Por eso también resulta imposible tomar distancia de Argentina, 1985, séptima película del cineasta Santiago Mitre, en la que se recrean las circunstancias que rodearon a aquel juicio. Porque aunque se trata de una ficción basada en hechos reales, su visión ha sido necesariamente recortada y manipulada para cumplir de la mejor forma con sus fines dramáticos, y será difícil para muchos hacerle esa concesión. Es difícil verla de forma aséptica, sin pretender que su relato coincida con el de la propia memoria, porque en ella se muestran hechos que todavía ocupan el núcleo central de lo que significa ser argentinos en 2022. ¿Cómo ver una película que cuenta lo que uno sabe, porque se estuvo ahí para ser testigo?

Es cierto que todo acto de expresión es un hecho político y Argentina, 1985 es, en efecto, una película política a la que resulta oportuno abordar y discutir políticamente.
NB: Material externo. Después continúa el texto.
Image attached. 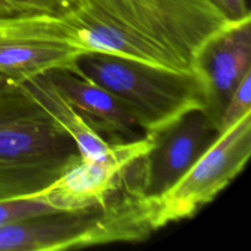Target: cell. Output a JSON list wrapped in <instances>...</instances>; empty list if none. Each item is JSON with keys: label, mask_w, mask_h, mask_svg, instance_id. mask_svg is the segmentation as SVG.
<instances>
[{"label": "cell", "mask_w": 251, "mask_h": 251, "mask_svg": "<svg viewBox=\"0 0 251 251\" xmlns=\"http://www.w3.org/2000/svg\"><path fill=\"white\" fill-rule=\"evenodd\" d=\"M229 22L211 0H76L60 14L6 20L1 33L189 73Z\"/></svg>", "instance_id": "obj_1"}, {"label": "cell", "mask_w": 251, "mask_h": 251, "mask_svg": "<svg viewBox=\"0 0 251 251\" xmlns=\"http://www.w3.org/2000/svg\"><path fill=\"white\" fill-rule=\"evenodd\" d=\"M81 161L73 139L24 83L0 92V199L37 195Z\"/></svg>", "instance_id": "obj_2"}, {"label": "cell", "mask_w": 251, "mask_h": 251, "mask_svg": "<svg viewBox=\"0 0 251 251\" xmlns=\"http://www.w3.org/2000/svg\"><path fill=\"white\" fill-rule=\"evenodd\" d=\"M157 199L120 190L104 205L58 211L0 227V251H61L139 243L158 230Z\"/></svg>", "instance_id": "obj_3"}, {"label": "cell", "mask_w": 251, "mask_h": 251, "mask_svg": "<svg viewBox=\"0 0 251 251\" xmlns=\"http://www.w3.org/2000/svg\"><path fill=\"white\" fill-rule=\"evenodd\" d=\"M70 70L114 96L145 134L206 108L205 83L195 71H174L104 53L81 54Z\"/></svg>", "instance_id": "obj_4"}, {"label": "cell", "mask_w": 251, "mask_h": 251, "mask_svg": "<svg viewBox=\"0 0 251 251\" xmlns=\"http://www.w3.org/2000/svg\"><path fill=\"white\" fill-rule=\"evenodd\" d=\"M251 154V112L218 135L191 168L158 198V229L194 217L247 166Z\"/></svg>", "instance_id": "obj_5"}, {"label": "cell", "mask_w": 251, "mask_h": 251, "mask_svg": "<svg viewBox=\"0 0 251 251\" xmlns=\"http://www.w3.org/2000/svg\"><path fill=\"white\" fill-rule=\"evenodd\" d=\"M152 134L153 146L125 171L123 186L151 199L176 185L220 135L205 109L190 110Z\"/></svg>", "instance_id": "obj_6"}, {"label": "cell", "mask_w": 251, "mask_h": 251, "mask_svg": "<svg viewBox=\"0 0 251 251\" xmlns=\"http://www.w3.org/2000/svg\"><path fill=\"white\" fill-rule=\"evenodd\" d=\"M153 134L110 144L104 156L82 159L39 195L58 211L102 206L124 186L125 171L153 146Z\"/></svg>", "instance_id": "obj_7"}, {"label": "cell", "mask_w": 251, "mask_h": 251, "mask_svg": "<svg viewBox=\"0 0 251 251\" xmlns=\"http://www.w3.org/2000/svg\"><path fill=\"white\" fill-rule=\"evenodd\" d=\"M194 71L205 83V110L218 130L230 96L251 73V16L230 21L208 39L196 56Z\"/></svg>", "instance_id": "obj_8"}, {"label": "cell", "mask_w": 251, "mask_h": 251, "mask_svg": "<svg viewBox=\"0 0 251 251\" xmlns=\"http://www.w3.org/2000/svg\"><path fill=\"white\" fill-rule=\"evenodd\" d=\"M46 74L83 119L103 139L108 137L109 144L132 141L145 135L119 100L100 86L66 68Z\"/></svg>", "instance_id": "obj_9"}, {"label": "cell", "mask_w": 251, "mask_h": 251, "mask_svg": "<svg viewBox=\"0 0 251 251\" xmlns=\"http://www.w3.org/2000/svg\"><path fill=\"white\" fill-rule=\"evenodd\" d=\"M81 54L85 53L65 44L0 34V75L22 83L53 69H71Z\"/></svg>", "instance_id": "obj_10"}, {"label": "cell", "mask_w": 251, "mask_h": 251, "mask_svg": "<svg viewBox=\"0 0 251 251\" xmlns=\"http://www.w3.org/2000/svg\"><path fill=\"white\" fill-rule=\"evenodd\" d=\"M22 83L56 124L75 141L81 158H100L109 151V142L83 119L82 115L59 92L47 74L33 76Z\"/></svg>", "instance_id": "obj_11"}, {"label": "cell", "mask_w": 251, "mask_h": 251, "mask_svg": "<svg viewBox=\"0 0 251 251\" xmlns=\"http://www.w3.org/2000/svg\"><path fill=\"white\" fill-rule=\"evenodd\" d=\"M58 212L39 194L26 198L0 199V227L26 218Z\"/></svg>", "instance_id": "obj_12"}, {"label": "cell", "mask_w": 251, "mask_h": 251, "mask_svg": "<svg viewBox=\"0 0 251 251\" xmlns=\"http://www.w3.org/2000/svg\"><path fill=\"white\" fill-rule=\"evenodd\" d=\"M76 0H0V20L60 14L71 9Z\"/></svg>", "instance_id": "obj_13"}, {"label": "cell", "mask_w": 251, "mask_h": 251, "mask_svg": "<svg viewBox=\"0 0 251 251\" xmlns=\"http://www.w3.org/2000/svg\"><path fill=\"white\" fill-rule=\"evenodd\" d=\"M251 112V73L248 74L230 96L221 117L218 134H222L245 114Z\"/></svg>", "instance_id": "obj_14"}, {"label": "cell", "mask_w": 251, "mask_h": 251, "mask_svg": "<svg viewBox=\"0 0 251 251\" xmlns=\"http://www.w3.org/2000/svg\"><path fill=\"white\" fill-rule=\"evenodd\" d=\"M211 1L229 21H239L251 16L245 0H211Z\"/></svg>", "instance_id": "obj_15"}, {"label": "cell", "mask_w": 251, "mask_h": 251, "mask_svg": "<svg viewBox=\"0 0 251 251\" xmlns=\"http://www.w3.org/2000/svg\"><path fill=\"white\" fill-rule=\"evenodd\" d=\"M15 83H16V82L9 80V78L5 77V76L0 75V92H2V91H5L6 88H9L10 86L15 85Z\"/></svg>", "instance_id": "obj_16"}]
</instances>
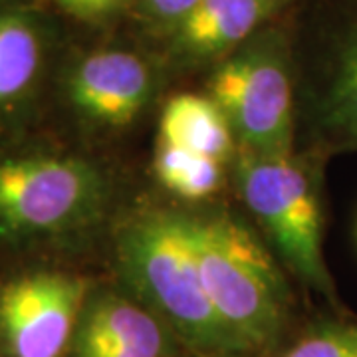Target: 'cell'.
I'll list each match as a JSON object with an SVG mask.
<instances>
[{"label":"cell","mask_w":357,"mask_h":357,"mask_svg":"<svg viewBox=\"0 0 357 357\" xmlns=\"http://www.w3.org/2000/svg\"><path fill=\"white\" fill-rule=\"evenodd\" d=\"M117 266L139 298L197 357H252L206 292L187 211L147 208L117 232Z\"/></svg>","instance_id":"1"},{"label":"cell","mask_w":357,"mask_h":357,"mask_svg":"<svg viewBox=\"0 0 357 357\" xmlns=\"http://www.w3.org/2000/svg\"><path fill=\"white\" fill-rule=\"evenodd\" d=\"M191 218L201 274L217 314L250 356L272 351L292 310V294L272 248L225 208L191 213Z\"/></svg>","instance_id":"2"},{"label":"cell","mask_w":357,"mask_h":357,"mask_svg":"<svg viewBox=\"0 0 357 357\" xmlns=\"http://www.w3.org/2000/svg\"><path fill=\"white\" fill-rule=\"evenodd\" d=\"M107 175L70 153L0 157V244L50 243L86 232L105 217Z\"/></svg>","instance_id":"3"},{"label":"cell","mask_w":357,"mask_h":357,"mask_svg":"<svg viewBox=\"0 0 357 357\" xmlns=\"http://www.w3.org/2000/svg\"><path fill=\"white\" fill-rule=\"evenodd\" d=\"M232 173L246 211L284 266L306 288L335 302V284L324 256V211L314 169L292 151H238Z\"/></svg>","instance_id":"4"},{"label":"cell","mask_w":357,"mask_h":357,"mask_svg":"<svg viewBox=\"0 0 357 357\" xmlns=\"http://www.w3.org/2000/svg\"><path fill=\"white\" fill-rule=\"evenodd\" d=\"M206 96L227 117L238 151H292L294 84L278 36H255L225 56L211 74Z\"/></svg>","instance_id":"5"},{"label":"cell","mask_w":357,"mask_h":357,"mask_svg":"<svg viewBox=\"0 0 357 357\" xmlns=\"http://www.w3.org/2000/svg\"><path fill=\"white\" fill-rule=\"evenodd\" d=\"M84 276L32 270L0 286V356H70L77 319L91 292Z\"/></svg>","instance_id":"6"},{"label":"cell","mask_w":357,"mask_h":357,"mask_svg":"<svg viewBox=\"0 0 357 357\" xmlns=\"http://www.w3.org/2000/svg\"><path fill=\"white\" fill-rule=\"evenodd\" d=\"M155 93L151 66L128 50L103 48L79 56L64 76V96L82 123L100 131L131 126Z\"/></svg>","instance_id":"7"},{"label":"cell","mask_w":357,"mask_h":357,"mask_svg":"<svg viewBox=\"0 0 357 357\" xmlns=\"http://www.w3.org/2000/svg\"><path fill=\"white\" fill-rule=\"evenodd\" d=\"M178 340L129 290H91L77 319L70 357H175Z\"/></svg>","instance_id":"8"},{"label":"cell","mask_w":357,"mask_h":357,"mask_svg":"<svg viewBox=\"0 0 357 357\" xmlns=\"http://www.w3.org/2000/svg\"><path fill=\"white\" fill-rule=\"evenodd\" d=\"M52 30L34 6L0 0V133L32 114L50 70Z\"/></svg>","instance_id":"9"},{"label":"cell","mask_w":357,"mask_h":357,"mask_svg":"<svg viewBox=\"0 0 357 357\" xmlns=\"http://www.w3.org/2000/svg\"><path fill=\"white\" fill-rule=\"evenodd\" d=\"M286 0H201L171 30V54L178 64L222 60L256 36V30L278 13Z\"/></svg>","instance_id":"10"},{"label":"cell","mask_w":357,"mask_h":357,"mask_svg":"<svg viewBox=\"0 0 357 357\" xmlns=\"http://www.w3.org/2000/svg\"><path fill=\"white\" fill-rule=\"evenodd\" d=\"M316 129L332 151L357 149V22L340 42L332 72L314 107Z\"/></svg>","instance_id":"11"},{"label":"cell","mask_w":357,"mask_h":357,"mask_svg":"<svg viewBox=\"0 0 357 357\" xmlns=\"http://www.w3.org/2000/svg\"><path fill=\"white\" fill-rule=\"evenodd\" d=\"M157 141L175 143L222 163H227L238 147L220 107L208 96L199 93H178L165 103Z\"/></svg>","instance_id":"12"},{"label":"cell","mask_w":357,"mask_h":357,"mask_svg":"<svg viewBox=\"0 0 357 357\" xmlns=\"http://www.w3.org/2000/svg\"><path fill=\"white\" fill-rule=\"evenodd\" d=\"M153 171L165 191L187 203L211 199L225 181L222 161L167 141H157Z\"/></svg>","instance_id":"13"},{"label":"cell","mask_w":357,"mask_h":357,"mask_svg":"<svg viewBox=\"0 0 357 357\" xmlns=\"http://www.w3.org/2000/svg\"><path fill=\"white\" fill-rule=\"evenodd\" d=\"M274 357H357V321L318 319Z\"/></svg>","instance_id":"14"},{"label":"cell","mask_w":357,"mask_h":357,"mask_svg":"<svg viewBox=\"0 0 357 357\" xmlns=\"http://www.w3.org/2000/svg\"><path fill=\"white\" fill-rule=\"evenodd\" d=\"M199 2L201 0H141L145 14L155 22L167 26L169 30L181 24L197 8Z\"/></svg>","instance_id":"15"},{"label":"cell","mask_w":357,"mask_h":357,"mask_svg":"<svg viewBox=\"0 0 357 357\" xmlns=\"http://www.w3.org/2000/svg\"><path fill=\"white\" fill-rule=\"evenodd\" d=\"M64 13L79 20H100L114 14L126 0H56Z\"/></svg>","instance_id":"16"}]
</instances>
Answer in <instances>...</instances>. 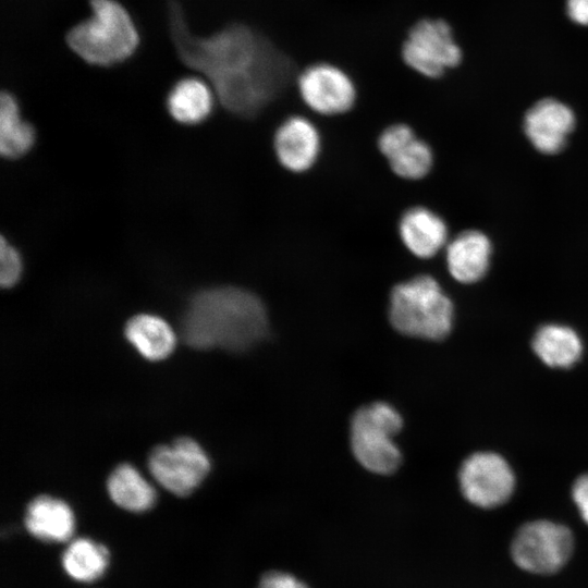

Por eso ya aparecieron, de un lado y del otro, los que buscan usar el trabajo de Mitre para acarrear agua sucia a sus molinos: que el peronismo, que la Conadep, que Strassera en la dictadura, que los dos demonios, que el negocio de los derechos humanos. En ese sentido, la película resulta noble, en tanto se limita a plantear algunas dudas, para concentrarse en el relato de los hechos más duros vinculados con el proceso mismo y la investigación realizada por el equipo que lideraban el propio Strassera y su adjunto, Luis Moreno Ocampo, interpretados con enorme solvencia por Ricardo Darín y Peter Lanzani.

Desde el guion, escrito otra vez junto a Mariano Llinás, Mitre toma la decisión de hacer eje en el hecho jurídico, convirtiendo lo político en un halo que lo envuelve como una burbuja cada vez más asfixiante. Como la realidad misma. Pero Argentina, 1985 no elude plantear situaciones abiertas al debate. De hecho, desde El estudiante, su ópera prima en solitario de 2011, hasta La cordillera (2017), Mitre siempre se encargó de hacer que sus películas dejaran espacios para la charla y la discusión más allá de la pantalla. Pero con la responsabilidad de evitar alzar el dedito, sin ánimos de que su película se convierta en un juicio contra nadie más. Por eso es posible decir que lo que en ella se cuenta (y cómo se lo cuenta) puede resultar oportunamente didáctico para la otra mitad del país. La que integran los jóvenes que no estuvieron ahí para dar fe, para quienes aquellos hechos atroces ya empiezan a fosilizarse en los libros de historia.

Ayuda a eso el hecho de que Mitre, como en casi todas sus películas, utilice el molde y los recursos del cine clásico para contar la historia. Con ello facilita que cualquier espectador pueda conectar con la historia que se cuenta. Ahí se encuentra la razón para no renunciar a utilizar el humor, aun cuando su película aborda los hechos más abyectos de la historia argentina. Por eso no desestima la potencia de géneros como el thriller o el cine de acción, que le dan al relato un marco narrativo del que es fácil apropiarse. Es posible que en ese gesto estético, en esa abierta voluntad popular, se encuentre el mayor acto político de Mitre como cineasta.